Copy the material word for word, starting with the line that contains "What is the distance that separates the" and continuing through the last line of the material.
── Exercise materials
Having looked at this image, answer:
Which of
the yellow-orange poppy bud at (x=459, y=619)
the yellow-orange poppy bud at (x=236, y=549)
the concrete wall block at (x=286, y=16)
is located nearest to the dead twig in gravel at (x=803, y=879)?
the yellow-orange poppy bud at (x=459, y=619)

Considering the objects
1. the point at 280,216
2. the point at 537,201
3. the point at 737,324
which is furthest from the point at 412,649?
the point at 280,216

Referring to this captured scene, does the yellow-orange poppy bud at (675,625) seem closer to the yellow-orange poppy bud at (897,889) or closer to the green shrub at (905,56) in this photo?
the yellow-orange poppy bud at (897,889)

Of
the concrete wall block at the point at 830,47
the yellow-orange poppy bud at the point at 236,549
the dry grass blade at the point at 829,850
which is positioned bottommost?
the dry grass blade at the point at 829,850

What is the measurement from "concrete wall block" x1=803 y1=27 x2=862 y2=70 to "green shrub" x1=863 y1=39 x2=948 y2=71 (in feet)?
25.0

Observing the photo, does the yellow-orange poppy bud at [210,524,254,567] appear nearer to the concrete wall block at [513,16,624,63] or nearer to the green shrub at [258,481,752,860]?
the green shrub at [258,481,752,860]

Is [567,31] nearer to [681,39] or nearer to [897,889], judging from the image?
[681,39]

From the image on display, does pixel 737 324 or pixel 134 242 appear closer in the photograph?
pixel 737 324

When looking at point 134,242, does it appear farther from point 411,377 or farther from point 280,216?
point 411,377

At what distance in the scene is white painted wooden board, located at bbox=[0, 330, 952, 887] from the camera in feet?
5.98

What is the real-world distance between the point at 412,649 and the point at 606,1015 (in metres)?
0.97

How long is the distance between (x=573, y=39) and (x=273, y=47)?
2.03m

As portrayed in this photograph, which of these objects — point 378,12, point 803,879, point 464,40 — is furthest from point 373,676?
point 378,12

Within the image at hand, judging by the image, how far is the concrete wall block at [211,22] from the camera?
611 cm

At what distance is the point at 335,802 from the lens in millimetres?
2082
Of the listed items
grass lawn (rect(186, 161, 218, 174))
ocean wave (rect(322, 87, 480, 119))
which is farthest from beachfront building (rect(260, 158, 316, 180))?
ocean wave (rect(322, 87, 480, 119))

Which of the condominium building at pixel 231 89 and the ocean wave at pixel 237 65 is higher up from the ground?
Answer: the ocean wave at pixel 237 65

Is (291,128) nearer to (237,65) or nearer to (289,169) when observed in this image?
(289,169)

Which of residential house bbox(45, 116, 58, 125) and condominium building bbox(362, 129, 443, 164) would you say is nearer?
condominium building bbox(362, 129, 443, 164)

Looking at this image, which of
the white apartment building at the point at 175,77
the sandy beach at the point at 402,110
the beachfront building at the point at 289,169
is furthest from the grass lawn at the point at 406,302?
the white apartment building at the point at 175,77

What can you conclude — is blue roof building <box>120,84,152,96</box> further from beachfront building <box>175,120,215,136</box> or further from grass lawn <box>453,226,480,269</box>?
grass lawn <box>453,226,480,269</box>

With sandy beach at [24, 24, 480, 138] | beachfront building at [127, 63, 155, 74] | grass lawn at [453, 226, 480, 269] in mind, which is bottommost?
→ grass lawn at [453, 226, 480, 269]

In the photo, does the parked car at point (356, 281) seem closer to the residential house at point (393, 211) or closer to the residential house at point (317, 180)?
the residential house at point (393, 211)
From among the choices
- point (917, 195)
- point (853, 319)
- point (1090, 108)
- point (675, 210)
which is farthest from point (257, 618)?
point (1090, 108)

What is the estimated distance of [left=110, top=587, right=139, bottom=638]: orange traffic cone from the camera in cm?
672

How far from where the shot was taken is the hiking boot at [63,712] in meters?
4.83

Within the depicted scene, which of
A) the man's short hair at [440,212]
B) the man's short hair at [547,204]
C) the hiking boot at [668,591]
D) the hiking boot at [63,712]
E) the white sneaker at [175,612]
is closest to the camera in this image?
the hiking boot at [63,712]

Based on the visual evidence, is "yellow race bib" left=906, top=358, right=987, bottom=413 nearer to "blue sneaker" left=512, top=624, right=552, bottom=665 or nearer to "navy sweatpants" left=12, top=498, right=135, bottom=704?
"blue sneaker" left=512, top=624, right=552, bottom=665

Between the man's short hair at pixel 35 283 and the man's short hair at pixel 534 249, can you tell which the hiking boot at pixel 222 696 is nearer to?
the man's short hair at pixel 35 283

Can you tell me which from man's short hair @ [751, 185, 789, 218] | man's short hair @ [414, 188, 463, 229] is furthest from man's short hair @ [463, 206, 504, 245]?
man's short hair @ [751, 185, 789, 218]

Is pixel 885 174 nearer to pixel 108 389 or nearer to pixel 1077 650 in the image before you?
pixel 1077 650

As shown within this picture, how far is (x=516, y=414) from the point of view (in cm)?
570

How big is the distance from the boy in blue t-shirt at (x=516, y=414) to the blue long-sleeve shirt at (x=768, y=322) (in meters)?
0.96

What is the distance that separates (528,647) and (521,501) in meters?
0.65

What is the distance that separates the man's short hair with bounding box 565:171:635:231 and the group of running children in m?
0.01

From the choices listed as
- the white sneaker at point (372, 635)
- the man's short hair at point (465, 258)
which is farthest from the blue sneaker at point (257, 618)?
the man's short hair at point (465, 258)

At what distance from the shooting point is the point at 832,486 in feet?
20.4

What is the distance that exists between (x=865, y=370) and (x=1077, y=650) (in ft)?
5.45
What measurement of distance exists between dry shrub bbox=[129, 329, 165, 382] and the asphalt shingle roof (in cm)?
────
Written response:
What is the distance that separates the man's short hair with bounding box 565:171:635:231 and the group of running children in m?
0.01

From the choices listed as
- the white sneaker at point (372, 635)
- the man's short hair at point (465, 258)
which is farthest from the blue sneaker at point (257, 618)?
the man's short hair at point (465, 258)

At what distance from the shooting point is the point at 832,486 in feet?
20.4

What is the distance that exists between (x=865, y=370) and (x=1077, y=650) (in ft)?
5.45
What measurement of distance exists between dry shrub bbox=[129, 329, 165, 382] and the asphalt shingle roof (in cm)?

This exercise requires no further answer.